Obesity Is A Disease

Why Is Obesity Considered to Be a Disease?

Millions of individuals all around the world are afflicted with obesity, a serious public health issue. Major medical associations such as the American Medical Association (AMA), the World Health Organization (WHO), and the American Obesity Association have acknowledged obesity is a disease (AOA).

But why is it crucial to view obesity as a disease, and what factors led to this classification? In this essay, we’ll examine the justifications for and consequences of obesity’s designation as an illness.

Obesity Is A Disease

Obesity’s Growing Prevalence

Every year, more and more people are affected by the global epidemic of obesity. Over the past few decades, there has been a significant rise in the number of overweight and obese people, with the WHO classifying more than 1 billion people as overweight and more than 600 million as obese. A number of factors, such as dietary changes, a decline in physical activity, and genetic susceptibility, have contributed to the rise in obesity rates.

The Dangers of Obesity for Health

Numerous health issues, such as cardiovascular disease, diabetes, respiratory issues, and some cancers, are all linked to obesity. These health concerns can significantly lower the quality of life for individuals who are exposed to them and result in expensive medical care. Additionally, obesity can result in societal stigma and prejudice, which can harm someone’s psychological health.

The stigma and discrimination that persons with obesity frequently experience can be lessened by acknowledging obesity as a condition. Additionally, it might inspire people to look for assistance and support in their efforts to lose weight, which would be better for their general health and wellbeing.

Understanding that obesity is a disease

In order to encourage proper treatment and lessen its effects on public health, it is essential to recognise obesity as a disease. It is simpler to obtain funds for research, raise awareness and education, and improve access to treatment choices when obesity is recognised as an illness.

Obesity Is A Disease

Obesity’s classification as a disease

Medical organisations have categorised obesity as a disease due to its rising prevalence and the serious health hazards it poses. With the use of this classification, healthcare professionals can diagnose and treat obesity, and insurance companies can use it to determine how much the treatment would cost.

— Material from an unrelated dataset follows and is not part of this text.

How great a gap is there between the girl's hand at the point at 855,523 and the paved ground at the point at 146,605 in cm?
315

The Advantages of Treating Obesity Like a Disease

The advantages of treating obesity as an illness are numerous. First off, it aids in de-stigmatizing the disorder by emphasising that it is a complex medical condition rather than a personal failure. Additionally, it motivates people to seek support and assistance in managing their weight, which improves health outcomes.

Last but not least, it acknowledges the necessity of a thorough and coordinated approach to the treatment of obesity, involving the participation of healthcare professionals, decision-makers, and communities.

The Arguments Against Classifying Obesity as a Disease

Despite the advantages of viewing obesity as a disease, this classification has drawn some criticism. Some have claimed that it might result in an excessive reliance on medicine and on weight loss at the expense of other crucial health practises.

Others have argued that it can result in condemning people for their weight instead of recognising the intricate social and environmental elements that cause obesity.


Finally, because of its severe health concerns and rising prevalence, obesity has been identified as a disease. This classification aims to de-stigmatize obesity by providing a framework for its diagnosis and care.

However, it is crucial to acknowledge the objections to this classification and make sure that the issue of obesity is addressed in a thorough and coordinated manner, taking into account the many social and environmental elements that contribute to the disease.

Frequently Asked Questions

Q. Is being obese a disease?
A. Yes, a lot of medical organisations, like the World Health Organization and the American Medical Association, classify obesity as a condition.

Q. Can genetics contribute to the onset of obesity?
A. Yes, heredity can influence how obesity develops. Some people can be genetically prone to the illness because of their ancestry.

Q. Can being overweight have an emotional impact?
A. Yes, psychological consequences of obesity might include depression and low self-esteem.

Q. What are a few of the negative effects of obesity on health?
A. Obesity has a number of negative health implications, such as heart disease, type 2 diabetes, high blood pressure, joint issues, and sleep apnea.